You are here

IIPC Tools and LoC Crawling

The second session this morning once again returns us to the International Internet Preservation Consortium (IIPC). Julien Masanès, IIPC coordinator from the French National Library, will team up with Monica Berko, Director of the Applications Branch at the National Library of Australia. Julien begins by speaking on the IIPC's techniques for deep Web acquisition - the archiving of resources which are deeply hidden within Websites and which often constitute the richest content on the Web (and therefore form a crucial task for Web archiving). Originally, much of this material was inaccessible to Web crawlers, but smarter tools have now changed this.

There are three methods for acquiring Web content, essentially:

  • Transaction archiving, which archives every transaction at the server side: for this Project Computing has developed PageVault which provides path finding for pages and other documents by essentially harnessing the actions of users in finding content. However, archiving then needs to fit into the network architecture on the server side.
  • Client-side archiving, which is essentially what crawlers do: this suffers from the fact that there is no full list of available documents and so needs to discover links (the standard crawler approach). There are three approaches: trying all combinations of file and path names a la Heritrix; case-by-case interpretation (HTTrack); or the use of a Javascript interpreter and DOM framework to 'act like a browser' (not tested yet). However, this is difficult especially in the case of query gateways (e.g. search interfaces) where crawlers may need to generate automatic queries or need to encourage gateways to be more query-friendly in and of themselves. Query gateway detection itself is also problematic: the crawler must first realise that it is looking at a query system, and identify what thematic terms to use in automatic query generation. Client-server cooperation may be most appropriate here: a flat list of available documents might be made available to crawlers (but perhaps hidden from the public), RSS feeds could be used, or OAI services could be employed (Yahoo! and Google are driving this idea).

*WRITTEN TASKS*:
1. Quote the IIPC session notes from "The second session" to "now changed this.".
2. Answer these questions using the IIPC session notes:
(a) Which library is Julien Masanès from?
(b) What tool has Project Computing developed for transaction archiving?
(c) Which client-side approach is described as not tested yet?
3. Carry on the IIPC session notes from their last sentence.
The lines after this point come from a separate source.

*SUPPLIED INFORMATION*:

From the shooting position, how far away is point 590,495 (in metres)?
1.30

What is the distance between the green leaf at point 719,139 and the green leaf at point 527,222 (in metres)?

*TASK RESULTS*:
1.
The second session this morning once again returns us to the International Internet Preservation Consortium (IIPC). Julien Masanès, IIPC coordinator from the French National Library, will team up with Monica Berko, Director of the Applications Branch at the National Library of Australia. Julien begins by speaking on the IIPC's techniques for deep Web acquisition - the archiving of resources which are deeply hidden within Websites and which often constitute the richest content on the Web (and therefore form a crucial task for Web archiving). Originally, much of this material was inaccessible to Web crawlers, but smarter tools have now changed this.

2.
(a) The French National Library.
(b) PageVault.
(c) Using a Javascript interpreter and DOM framework to 'act like a browser'.

3.
  • Server-side archiving, finally, is the third model; this again requires cooperation between archivists and Web publishers, of course. This is what an IIPC working group has focussed on with the development of its DeepArc (previously XMLizer) and Xinq (previously eXplore) tools. This would also change the server-side information architecture, by transforming database content into XML and reformatting it using tools such as XFORM. This requires, at the pre-ingest stage, a definition of target data models for the archive, and a mapping of the server-side data models into this archive data model (using the DeepArc tool), in addition to the more standard ingest (translation) and archive (storage) stages. The French National Library has developed some specifications for these processes within an XML framework, and has now begun to archive several large hidden Websites (and we're now getting a live demonstration).

Monica Berko from the National Library of Australia now takes over to demonstrate the second of the tools, now called Xinq (previously eXplore). It provides a query interface for an arbitrary XML repository produced through DeepArc or other methods. This recognises that DeepArc is only the first step of the process; after generating and acquiring the XML database it is then necessary to make it accessible through the library, of course. Problems to be solved here include choosing an XML database that is open-source, popular, scalable, and easily deployed (and uses standards such as XQuery and XSLT); the tool chosen here is called eXist. There was then a need to scope a generic/abstract search interface for an arbitrary data model, which also raised questions around describing the data model and the semantics of the deposited database, and describing the behaviour of the access interface.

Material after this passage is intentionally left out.